[Short web captions]
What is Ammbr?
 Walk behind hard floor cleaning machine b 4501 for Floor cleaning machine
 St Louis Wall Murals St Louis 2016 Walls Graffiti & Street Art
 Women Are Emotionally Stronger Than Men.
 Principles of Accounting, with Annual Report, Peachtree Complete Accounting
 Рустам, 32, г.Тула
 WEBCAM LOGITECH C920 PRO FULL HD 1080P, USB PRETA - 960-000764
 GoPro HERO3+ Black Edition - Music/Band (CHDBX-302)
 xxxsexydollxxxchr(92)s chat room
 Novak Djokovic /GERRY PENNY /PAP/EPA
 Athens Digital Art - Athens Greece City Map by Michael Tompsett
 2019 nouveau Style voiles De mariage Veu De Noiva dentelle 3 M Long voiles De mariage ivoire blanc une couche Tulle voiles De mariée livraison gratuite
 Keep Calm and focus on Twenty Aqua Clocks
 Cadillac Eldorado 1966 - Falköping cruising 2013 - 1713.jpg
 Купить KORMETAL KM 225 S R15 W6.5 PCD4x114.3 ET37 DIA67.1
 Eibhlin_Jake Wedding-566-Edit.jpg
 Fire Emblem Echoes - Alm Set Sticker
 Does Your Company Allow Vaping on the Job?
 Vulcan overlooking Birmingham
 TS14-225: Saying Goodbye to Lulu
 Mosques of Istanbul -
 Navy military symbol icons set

=== ABOUT THIS EXERCISE ===
Having read the entries above, repeat them exactly.

=== ANSWER TO THE PROBLEM ===
What is Ammbr?
 Walk behind hard floor cleaning machine b 4501 for Floor cleaning machine
 St Louis Wall Murals St Louis 2016 Walls Graffiti & Street Art
 Women Are Emotionally Stronger Than Men.
 Principles of Accounting, with Annual Report, Peachtree Complete Accounting
 Рустам, 32, г.Тула
 WEBCAM LOGITECH C920 PRO FULL HD 1080P, USB PRETA - 960-000764
 GoPro HERO3+ Black Edition - Music/Band (CHDBX-302)
 xxxsexydollxxxchr(92)s chat room
 Novak Djokovic /GERRY PENNY /PAP/EPA
 Athens Digital Art - Athens Greece City Map by Michael Tompsett
 2019 nouveau Style voiles De mariage Veu De Noiva dentelle 3 M Long voiles De mariage ivoire blanc une couche Tulle voiles De mariée livraison gratuite
 Keep Calm and focus on Twenty Aqua Clocks
 Cadillac Eldorado 1966 - Falköping cruising 2013 - 1713.jpg
 Купить KORMETAL KM 225 S R15 W6.5 PCD4x114.3 ET37 DIA67.1
 Eibhlin_Jake Wedding-566-Edit.jpg
 Fire Emblem Echoes - Alm Set Sticker
 Does Your Company Allow Vaping on the Job?
 Vulcan overlooking Birmingham
 TS14-225: Saying Goodbye to Lulu
 Mosques of Istanbul -
 Navy military symbol icons set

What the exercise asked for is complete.